What if everything you thought you knew about left-handed guitar playing was wrong? Eric Gales plays left-handed, but not the way most people expect—and his technique is absolutely bonkers.
A Family Legacy in Blues
Eric Gales comes from a lineage that stretches back to the roots of blues music. His grandfather on his mother's side was an evangelist who played guitar in church and jammed with legends like Muddy Waters and Howlin' Wolf before any of them hit records. That musical seed was planted long before Eric was even conceived.
His mother was the only girl among six brothers, and she raised five sons—each one a musician. There's a 17-year gap between Gales and his oldest brother Eugene, who was a two-time Golden Glove boxing champion. Another brother, Little Jimmy King, went on to tour with Albert King and took his name from Jimi Hendrix and Albert King.
The Four-Year-Old Revelation
When Eric picked up a guitar at age four, he didn't know the rules. He simply held it the way that felt natural—and that happened to be upside down, in the Albert King style. What he played at four years old still stays with him today: a simple blues pattern.
His brother Eugene found this hilarious.
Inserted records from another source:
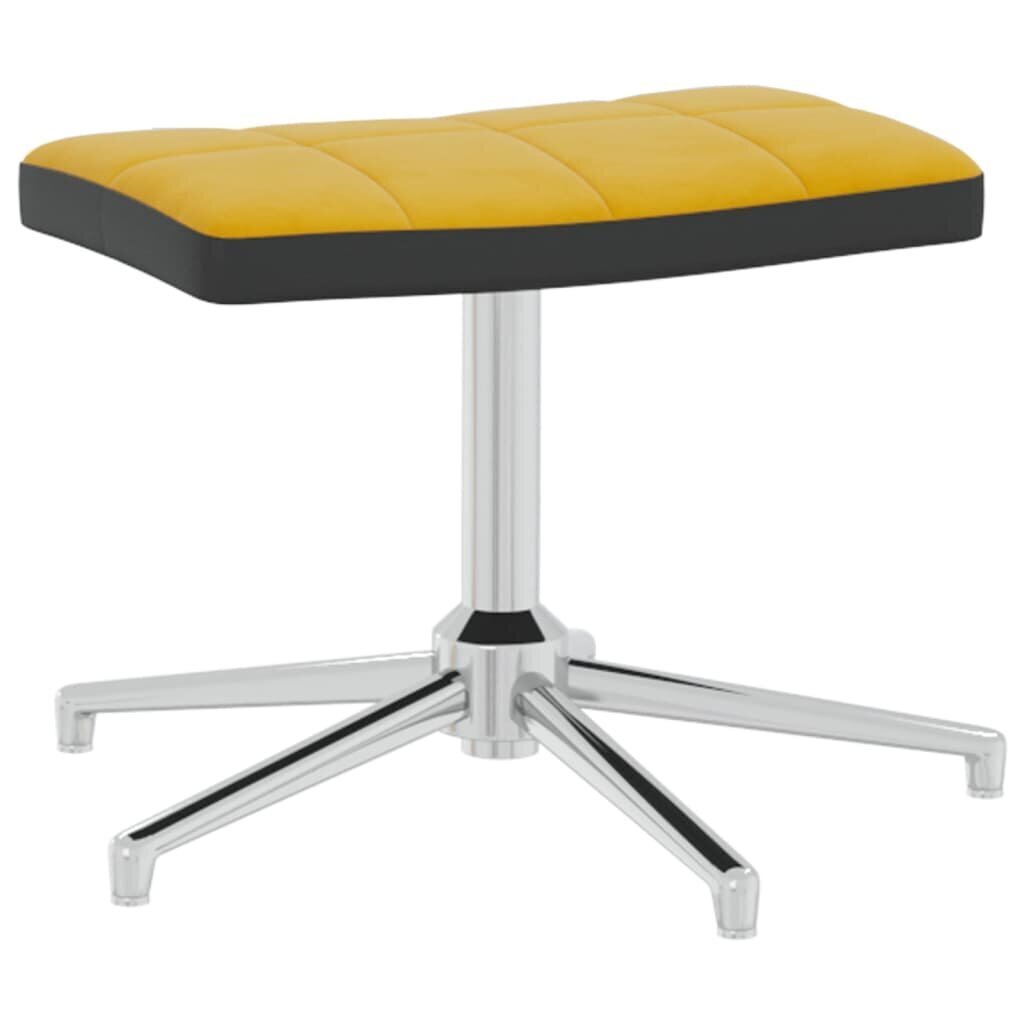 Poilsio kėdė su pakoja, geltona kaina ir informacija | Svetainės foteliai | pigu.lt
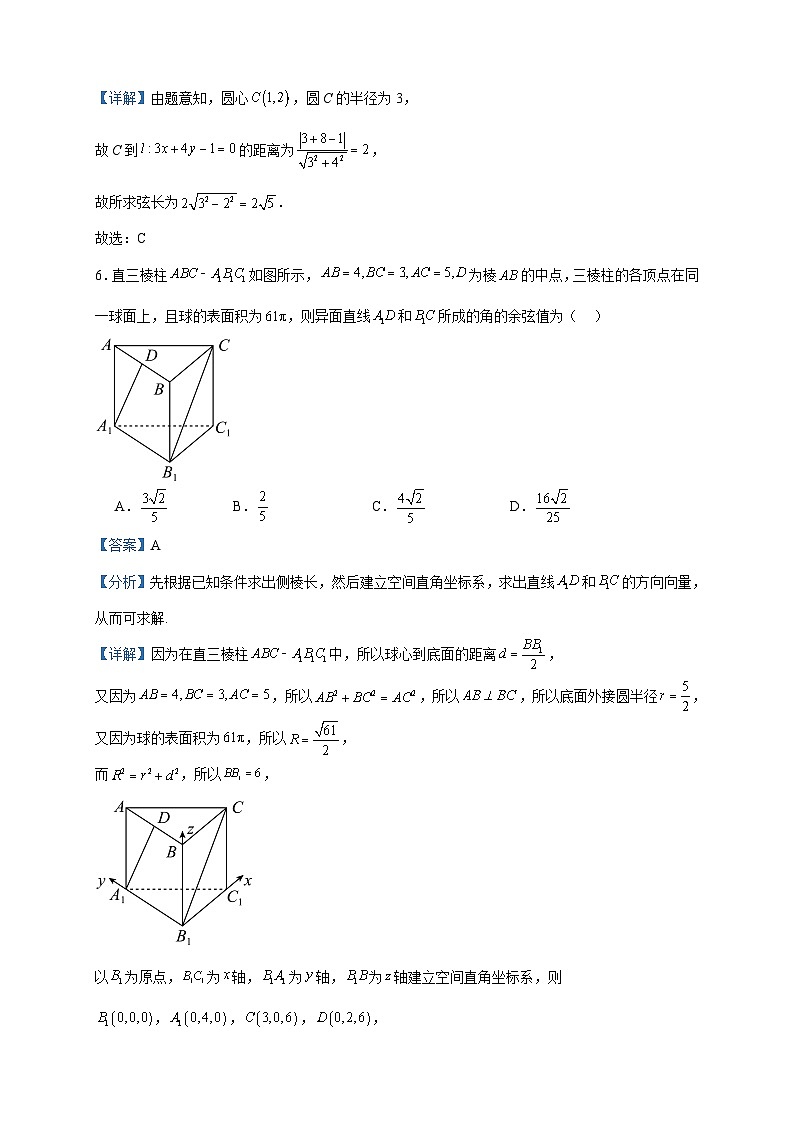 2023-2024学年山东省临沂市平邑县平邑县第一中学高二上学期11月月考数学试题含答案03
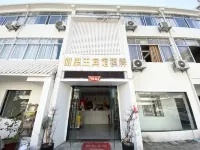 Linhai Sheri King Hotel - parkir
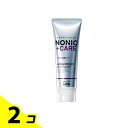 NONIO(ノニオ)+知覚過敏ケアハミガキ 130g 2個セット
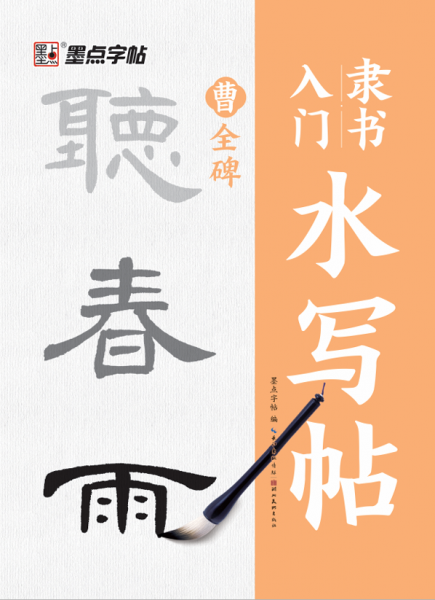墨點字帖 曹全碑隸書入門水寫帖 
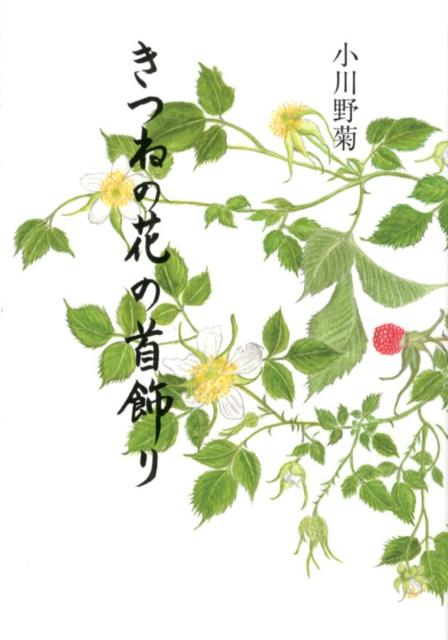 きつねの花の首飾り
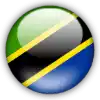 Tanzania U16 (Nữ)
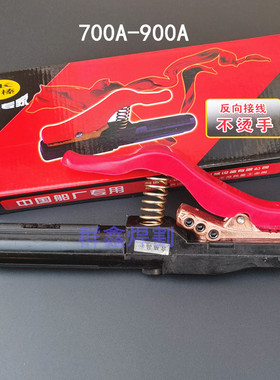 张容榛/关帝电焊钳电焊夹不烫手大z功率700-900A/800A+焊把钳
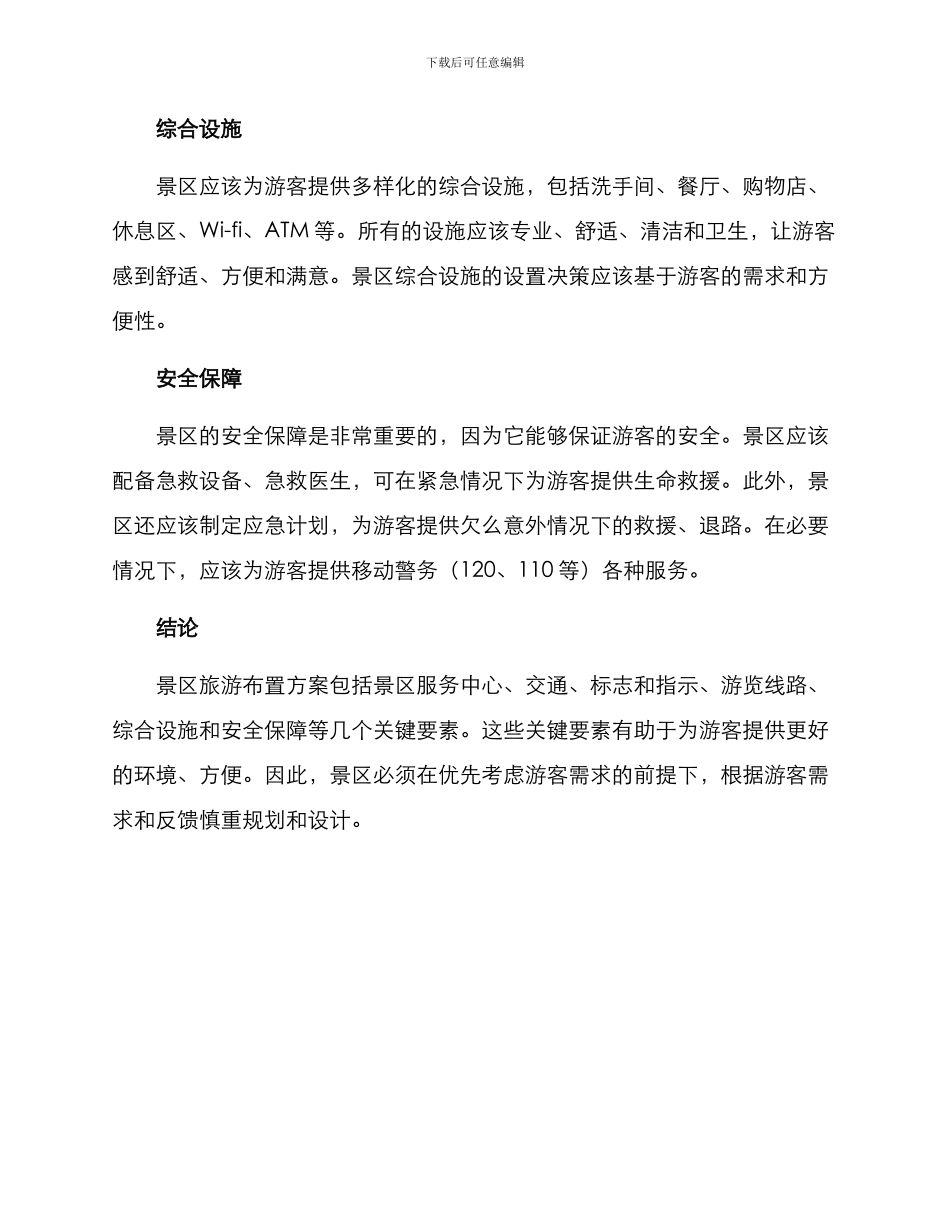 景区旅游布置方案_第3页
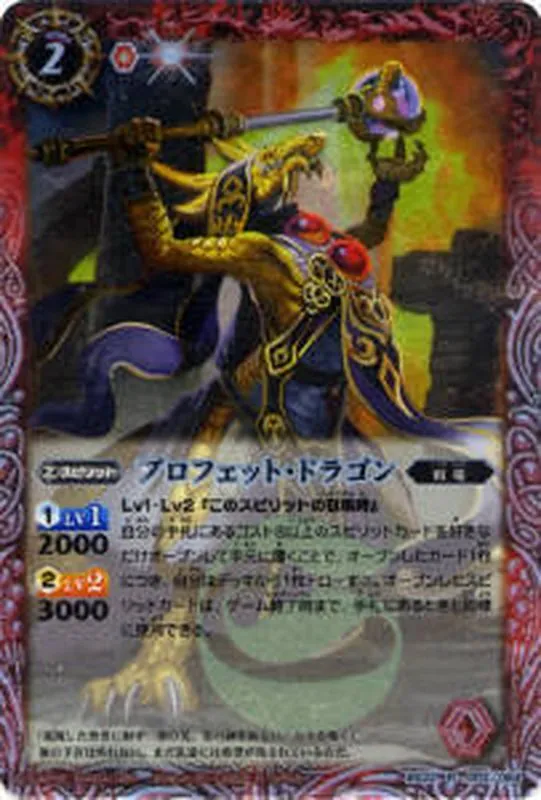 カードラッシュ【バトスピ】の買取価格一覧|ラッシュメディア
While playing Blue Chear, Rainbow, and Clapton around the house, young Eric would mimic drums on the floor with knives and forks, keeping rhythm until one day he picked up Eugene's guitar and accidentally broke a string.
Instead of getting beaten up—as he feared—Eugene taught him how to put it back on. More importantly, he recognized his little brother was serious. He began mentoring Eric, challenging him to learn Albert King's "Blues" or "Overall Junction" by the next day. If Eric learned it, he'd take him to the ice cream shop.
At five or six years old, Eric played these complex blues passages with 12-gauge strings—pushing them like Albert King. Eugene told him to stay true to how he first picked up the guitar and not to switch to the standard left-handed style. That advice stuck. Critics might note that this unorthodox approach could have limited Eric's technical development, but he argues the power of overwhelming inspiration carried him forward.
The Unique Technique
When asked about advantages of playing upside down like Albert King, Eric admits he doesn't know the other way well enough to compare. But he can hit an E major second position without other chords in the way—a move he's mastered through his thumb technique.
The smaller gauge strings require pulling rather than pushing for right-handers, and Eric has had to adapt accordingly. He believes there are some advantages, but also disadvantages that he's figured out how to overcome through sheer determination.
When you get into that world of inspiration, practicing doesn't feel like homework.
That kind of inspiration was powerful enough to keep him from sleeping, eating, or talking to anyone until he learned what he needed to learn. His mother supported him endlessly, even as she grew frustrated hearing the same records rewound repeatedly.
Bottom Line
Gales makes a compelling case that the most important thing isn't how you're supposed to play—it's how inspiration moves you. His technique may be unorthodox, but his drive was undeniable. The biggest vulnerability: he doesn't actually name many specific songs or artists in detail, relying heavily on general descriptions of what influenced him. Still, his core argument—that raw inspiration matters more than conventional technique—is undeniably compelling.